When CAPTCHA first started out it typically consisted letters that are stretched, distorted, squished-up or color-blotched that must be deciphered before you post a comment, create an account or buy a ticket. It’s not a hard test, but sometimes due to the distortion, you wonder if it’s a letter “i” or an “l,” or if it’s a zero or a capital letter “O.” Sometimes you wonder if it’s an “m” or two “n’s.” But most of the time, you “pass” the test easily or maybe after a try or two.

CAPTCHA stands for Completely Automated Public Turing test to tell Computers and Humans Apart. It’s also known as a type of Human Interaction Proof (HIP). It’s goal is to create a test that humans can pass easily, but machines or computers can’t.

Why do the makers of websites need to know if I’m human or not?

The short answer for this is to prevent spam (and it’s not the yummy kind that’s in a can). It can be used to deter hackers and spammers from abusing online services or conducting unethical activities online. They needed to make sure that a user is a human because computers may be used for:

  • Signing up for hundreds of email accounts for spamming
  • Spamming blogs and news articles with fake and repetitive comments
  • Scraping email addresses from websites to use in spam attacks
  • Swaying online poll by automatically submitting hundreds of false responses, such as in online voting, political surveys, etc.

Verifying that the website is interacting with a human person can stop and prevent many of these automated attacks. Not passing the CAPTCHA test blocks the computers and auto-filling software programs from submitting online requests.

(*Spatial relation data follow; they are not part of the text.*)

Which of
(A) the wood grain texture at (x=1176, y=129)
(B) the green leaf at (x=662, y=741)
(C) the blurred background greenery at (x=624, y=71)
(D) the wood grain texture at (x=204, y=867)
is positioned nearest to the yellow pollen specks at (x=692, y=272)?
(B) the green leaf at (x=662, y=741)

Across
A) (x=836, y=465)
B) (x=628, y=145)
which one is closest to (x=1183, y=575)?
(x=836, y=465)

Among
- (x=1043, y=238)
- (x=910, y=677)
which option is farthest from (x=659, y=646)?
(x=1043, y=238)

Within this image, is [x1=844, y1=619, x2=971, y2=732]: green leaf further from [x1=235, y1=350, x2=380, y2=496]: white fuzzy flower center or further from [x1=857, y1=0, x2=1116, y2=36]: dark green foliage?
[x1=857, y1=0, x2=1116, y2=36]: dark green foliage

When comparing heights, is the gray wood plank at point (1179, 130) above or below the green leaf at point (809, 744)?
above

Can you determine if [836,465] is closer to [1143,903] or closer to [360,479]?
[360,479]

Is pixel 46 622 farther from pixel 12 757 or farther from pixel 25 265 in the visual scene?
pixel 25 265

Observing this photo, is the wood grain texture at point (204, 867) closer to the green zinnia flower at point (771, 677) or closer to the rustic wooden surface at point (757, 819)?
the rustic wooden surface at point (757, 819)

People who are trying to game the system, or exploit weaknesses in the computers running the site using bots can be prevented by CAPTCHA. If they are not barred, their actions can affect millions of users and websites. CAPTCHA guards against the bots of spammers and other computer underworld “creatures.”

Who invented CAPTCHA?

The “T” in CAPTCHA stands for Turing test created by Alan Turing, the father of modern computing. Turing was the one who developed a test as a way to examine whether machines could think (or appear to think) like humans, and if people would notice. The Turing test is a classic game of imitation. Here, an interrogator asks two participants a series of questions. One of them is a human, while the other is a machine. The interrogator can’t see or hear the participants, so he has no way of telling which is which. If the interrogator can’t figure out which of the participants is a machine based on the responses, the machine passes the test.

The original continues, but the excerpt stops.